It’s common knowledge that September is a dreaded “transition” month. That doesn’t mean a whole lot to redfish anglers and those who target freshwater species, but those who passionately pursue slimy specks know the transition is a real thing. It means the trout aren’t where they used to be and they’re not where they’re gonna be....they’re “transitioning” somewhere in between.
“It can make for frustrating trips,” said Capt. Jonathan Sanchez (504-232-6227), who says it’s one of several challenges September anglers face.

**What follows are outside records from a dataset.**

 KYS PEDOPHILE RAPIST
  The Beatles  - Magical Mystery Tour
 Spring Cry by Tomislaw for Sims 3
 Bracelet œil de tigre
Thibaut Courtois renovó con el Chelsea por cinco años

“September is our most active month for tropical weather, so we often face stiff winds and rough seas, which severely limits our fishing options. Plus, we sometimes get the first fronts blowing through this month. They’re weak at first, but nature is letting us know fall is around the corner. All of those things factor in and keep some folks off the water until October, but they miss some very good opportunities to put some fish in the boat,” Sanchez said.
“This month I’ll head outside and fish Black Bay or Breton Sound every chance I get,” he said. “If the weather permits, that’s where I’ll be.”

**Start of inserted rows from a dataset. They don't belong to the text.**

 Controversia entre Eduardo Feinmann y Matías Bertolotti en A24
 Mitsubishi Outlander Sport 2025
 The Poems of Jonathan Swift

Sanchez says those big outside waters got off to a slow start. “I found fresh water all the way out by Central and Breton Island in June. But July gave us good water and much improved fishing, and we’ve pulled some really nice trout over the gunnel at the islands in Black Bay and the various structures in the sound.
“Fish live shrimp under a cork, but as deep as you can. If you can do 4 or even 5 feet, do it. I get people started at various depths to see what the fish will hit. Once you crack the code, you’re set. Switch everybody to that depth and put some fish in the box,” he said.

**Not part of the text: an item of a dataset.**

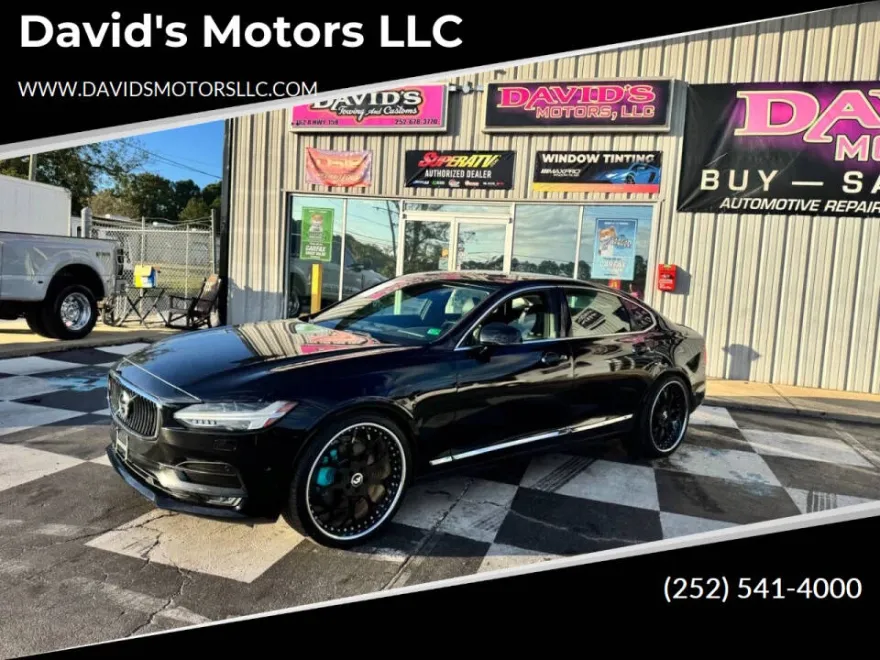 2018 Volvo S90 T6 Inscription photo 1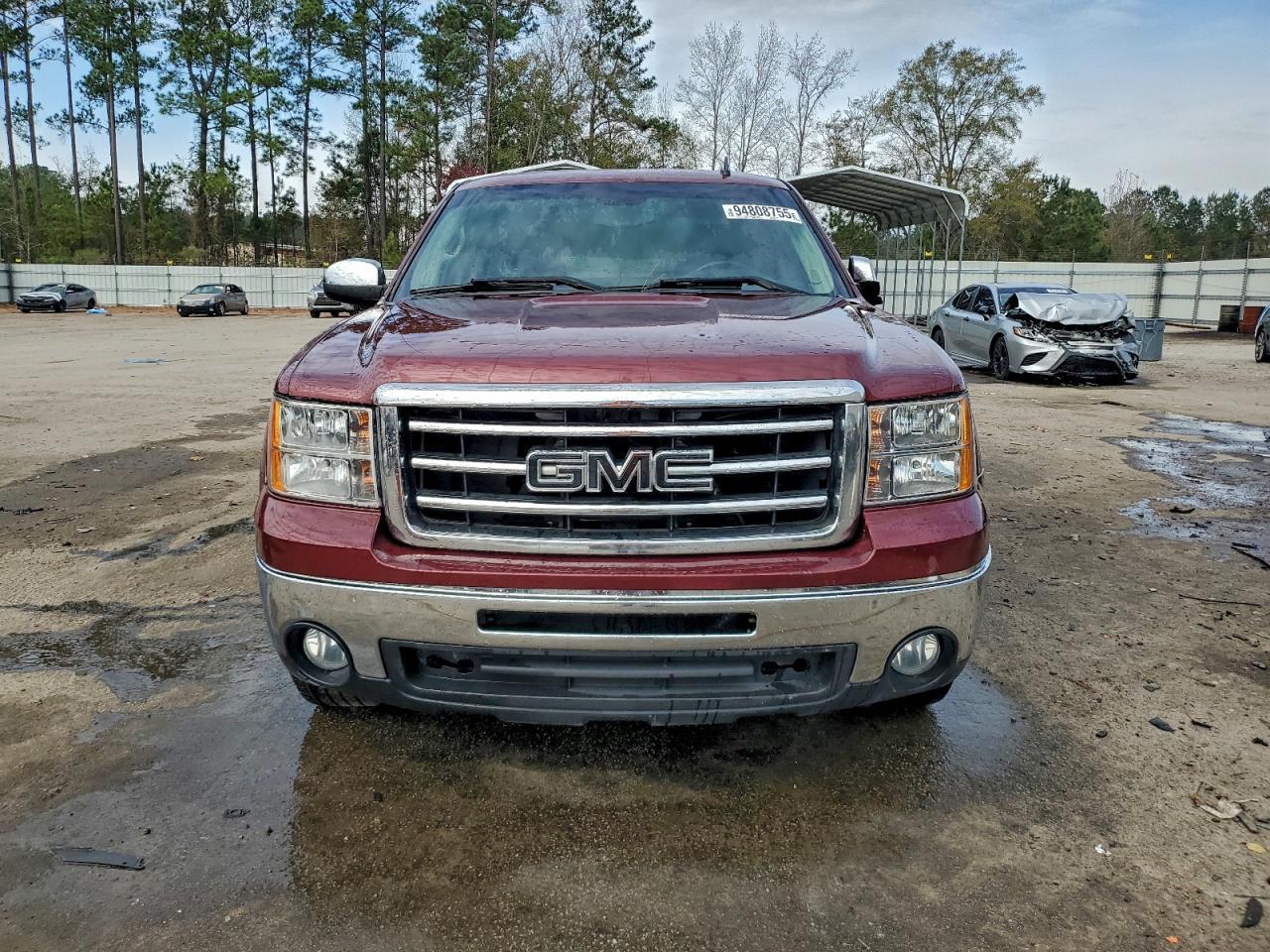 2013 GMC Sierra C1500 Sle - Фото 5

But not every day will be calm enough to allow those trips into the big water.
“On windier days I’ll hunt calmer water on the edges of the outside, in areas like Lake Fortuna, Lake Machias, Lake Robin and Lake Campo,” Sanchez said. “I’ll set up at points with good current moving around them, and toss live shrimp about 3 feet under a cork. Give a spot 10 minutes or so to produce, and move if it doesn’t. Just keep at it until you find fish.”
Another September option is redfish, and Sanchez says the hard fighting spot-tails are plentiful in the grassy ponds and waters of the Biloxi Marsh.
“I don’t remember ever seeing this much grass everywhere. Some places in Bayou Sue and St. Malo are so thick with grass you have to be on plane and up to speed to get through it. There’s grass in Stump and Muscle Bay and on up into Pete’s Lagoon and all the ponds I usually like to fish,” he said. “But you can still find space to fish, and there’s reds along the grass.”
Live or market shrimp are the best baits, fished about 2 feet under a cork right up alongside the grass, or at points with good moving water.